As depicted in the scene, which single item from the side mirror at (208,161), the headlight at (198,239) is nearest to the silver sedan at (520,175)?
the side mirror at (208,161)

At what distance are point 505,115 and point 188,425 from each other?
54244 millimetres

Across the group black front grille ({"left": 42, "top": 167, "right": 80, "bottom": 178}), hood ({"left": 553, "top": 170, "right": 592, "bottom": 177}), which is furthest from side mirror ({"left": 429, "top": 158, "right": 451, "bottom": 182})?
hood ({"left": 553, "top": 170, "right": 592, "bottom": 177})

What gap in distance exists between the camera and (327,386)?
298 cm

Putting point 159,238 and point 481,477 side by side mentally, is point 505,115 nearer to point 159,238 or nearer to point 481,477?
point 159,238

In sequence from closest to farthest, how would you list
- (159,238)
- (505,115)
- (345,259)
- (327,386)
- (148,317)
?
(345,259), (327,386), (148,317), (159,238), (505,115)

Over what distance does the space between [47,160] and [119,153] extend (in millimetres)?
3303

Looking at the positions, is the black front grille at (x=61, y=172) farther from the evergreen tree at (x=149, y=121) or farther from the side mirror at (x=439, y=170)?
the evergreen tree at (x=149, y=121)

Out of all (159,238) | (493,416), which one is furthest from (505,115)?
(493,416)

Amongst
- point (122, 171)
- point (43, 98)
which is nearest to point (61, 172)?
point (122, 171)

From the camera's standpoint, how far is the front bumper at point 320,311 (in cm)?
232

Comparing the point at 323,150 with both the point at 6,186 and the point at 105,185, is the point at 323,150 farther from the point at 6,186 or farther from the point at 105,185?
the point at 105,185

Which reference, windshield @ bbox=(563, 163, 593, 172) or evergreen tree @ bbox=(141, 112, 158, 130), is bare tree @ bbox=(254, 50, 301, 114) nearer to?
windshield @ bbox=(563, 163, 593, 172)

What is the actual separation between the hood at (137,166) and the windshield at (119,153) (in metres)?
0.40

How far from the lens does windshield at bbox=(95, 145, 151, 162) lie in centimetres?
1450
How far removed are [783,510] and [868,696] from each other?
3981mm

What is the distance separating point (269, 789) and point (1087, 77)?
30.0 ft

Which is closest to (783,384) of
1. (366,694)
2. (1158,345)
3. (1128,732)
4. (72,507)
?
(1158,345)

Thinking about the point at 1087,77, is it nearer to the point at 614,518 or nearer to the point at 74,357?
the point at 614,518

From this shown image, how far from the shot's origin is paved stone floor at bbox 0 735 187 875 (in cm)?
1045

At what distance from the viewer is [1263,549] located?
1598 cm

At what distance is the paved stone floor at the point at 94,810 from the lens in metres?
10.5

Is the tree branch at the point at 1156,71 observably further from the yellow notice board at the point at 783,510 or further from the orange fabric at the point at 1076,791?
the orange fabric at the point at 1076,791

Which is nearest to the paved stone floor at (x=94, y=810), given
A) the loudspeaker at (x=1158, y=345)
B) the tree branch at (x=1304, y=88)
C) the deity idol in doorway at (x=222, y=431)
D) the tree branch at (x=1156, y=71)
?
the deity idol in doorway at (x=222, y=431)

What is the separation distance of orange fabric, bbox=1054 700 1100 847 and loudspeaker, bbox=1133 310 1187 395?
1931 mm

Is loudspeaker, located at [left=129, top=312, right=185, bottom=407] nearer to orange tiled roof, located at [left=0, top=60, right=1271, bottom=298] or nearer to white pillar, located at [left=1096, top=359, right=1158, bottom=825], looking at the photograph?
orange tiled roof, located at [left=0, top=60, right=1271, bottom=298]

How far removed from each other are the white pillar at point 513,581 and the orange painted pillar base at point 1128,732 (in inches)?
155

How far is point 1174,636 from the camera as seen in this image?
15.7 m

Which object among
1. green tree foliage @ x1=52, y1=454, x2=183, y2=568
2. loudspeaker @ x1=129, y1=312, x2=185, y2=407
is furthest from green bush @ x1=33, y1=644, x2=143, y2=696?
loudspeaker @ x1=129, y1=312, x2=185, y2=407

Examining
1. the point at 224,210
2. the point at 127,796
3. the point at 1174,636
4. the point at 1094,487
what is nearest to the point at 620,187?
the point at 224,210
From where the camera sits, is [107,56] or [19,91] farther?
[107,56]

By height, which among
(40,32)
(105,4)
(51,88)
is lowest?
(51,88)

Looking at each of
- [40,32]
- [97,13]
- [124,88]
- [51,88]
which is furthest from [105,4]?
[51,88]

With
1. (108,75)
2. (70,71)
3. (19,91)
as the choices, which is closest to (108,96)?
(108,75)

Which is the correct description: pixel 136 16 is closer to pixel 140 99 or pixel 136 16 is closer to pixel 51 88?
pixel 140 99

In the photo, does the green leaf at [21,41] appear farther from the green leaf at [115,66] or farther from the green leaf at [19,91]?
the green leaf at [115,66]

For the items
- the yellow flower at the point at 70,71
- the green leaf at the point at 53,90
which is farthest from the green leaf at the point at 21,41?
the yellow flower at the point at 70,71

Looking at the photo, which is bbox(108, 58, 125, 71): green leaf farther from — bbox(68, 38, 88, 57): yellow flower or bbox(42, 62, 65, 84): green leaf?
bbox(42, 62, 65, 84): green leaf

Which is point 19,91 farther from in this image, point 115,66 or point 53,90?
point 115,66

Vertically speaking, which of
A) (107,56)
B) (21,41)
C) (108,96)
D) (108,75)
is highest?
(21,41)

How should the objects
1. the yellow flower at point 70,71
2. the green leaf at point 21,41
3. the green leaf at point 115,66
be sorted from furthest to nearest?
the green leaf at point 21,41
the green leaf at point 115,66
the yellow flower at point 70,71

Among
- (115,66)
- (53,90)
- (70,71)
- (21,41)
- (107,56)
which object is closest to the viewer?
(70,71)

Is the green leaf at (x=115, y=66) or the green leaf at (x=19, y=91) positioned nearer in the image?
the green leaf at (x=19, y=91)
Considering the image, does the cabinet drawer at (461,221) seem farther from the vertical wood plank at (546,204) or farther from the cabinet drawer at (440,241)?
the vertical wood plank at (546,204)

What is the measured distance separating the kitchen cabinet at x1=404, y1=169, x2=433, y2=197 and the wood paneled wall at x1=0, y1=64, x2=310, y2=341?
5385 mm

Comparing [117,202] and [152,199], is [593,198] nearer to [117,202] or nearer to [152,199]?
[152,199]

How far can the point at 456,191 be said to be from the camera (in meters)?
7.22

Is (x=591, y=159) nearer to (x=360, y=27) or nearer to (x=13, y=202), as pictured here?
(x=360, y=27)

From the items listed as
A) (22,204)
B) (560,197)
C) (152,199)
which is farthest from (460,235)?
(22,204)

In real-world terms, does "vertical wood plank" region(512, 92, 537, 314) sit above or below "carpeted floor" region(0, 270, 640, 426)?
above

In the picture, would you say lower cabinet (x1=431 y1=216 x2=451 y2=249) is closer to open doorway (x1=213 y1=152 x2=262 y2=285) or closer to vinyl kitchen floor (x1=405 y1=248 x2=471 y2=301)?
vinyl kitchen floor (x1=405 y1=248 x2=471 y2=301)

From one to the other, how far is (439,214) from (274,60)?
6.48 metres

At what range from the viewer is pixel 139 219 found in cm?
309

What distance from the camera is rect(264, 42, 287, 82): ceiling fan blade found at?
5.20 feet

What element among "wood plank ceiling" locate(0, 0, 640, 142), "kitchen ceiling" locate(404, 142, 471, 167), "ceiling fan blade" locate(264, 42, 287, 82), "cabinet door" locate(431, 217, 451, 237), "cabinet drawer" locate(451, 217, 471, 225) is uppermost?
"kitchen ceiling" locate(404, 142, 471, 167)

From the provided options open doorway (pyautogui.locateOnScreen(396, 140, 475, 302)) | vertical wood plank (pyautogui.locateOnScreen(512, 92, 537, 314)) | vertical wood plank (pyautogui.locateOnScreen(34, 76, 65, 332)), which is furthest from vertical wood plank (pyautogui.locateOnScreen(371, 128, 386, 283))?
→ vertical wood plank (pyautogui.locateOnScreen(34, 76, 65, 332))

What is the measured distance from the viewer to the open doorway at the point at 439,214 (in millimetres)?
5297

□ □ □ □

* **Work to complete**: Return, word for word, each line from the line that contains "From one to" to the end of the listing above; include both end lines and nothing else.

* **The completed task**:
From one to the other, how far is (439,214) from (274,60)?
6.48 metres

At what range from the viewer is pixel 139 219 found in cm?
309

What distance from the camera is rect(264, 42, 287, 82): ceiling fan blade found at?
5.20 feet

What element among "wood plank ceiling" locate(0, 0, 640, 142), "kitchen ceiling" locate(404, 142, 471, 167), "ceiling fan blade" locate(264, 42, 287, 82), "cabinet door" locate(431, 217, 451, 237), "cabinet drawer" locate(451, 217, 471, 225) is uppermost?
"kitchen ceiling" locate(404, 142, 471, 167)

From the provided options open doorway (pyautogui.locateOnScreen(396, 140, 475, 302)) | vertical wood plank (pyautogui.locateOnScreen(512, 92, 537, 314)) | vertical wood plank (pyautogui.locateOnScreen(34, 76, 65, 332)), which is furthest from vertical wood plank (pyautogui.locateOnScreen(371, 128, 386, 283))?
→ vertical wood plank (pyautogui.locateOnScreen(34, 76, 65, 332))

What is the measured distance from the viewer to the open doorway at the point at 439,214 (in millimetres)?
5297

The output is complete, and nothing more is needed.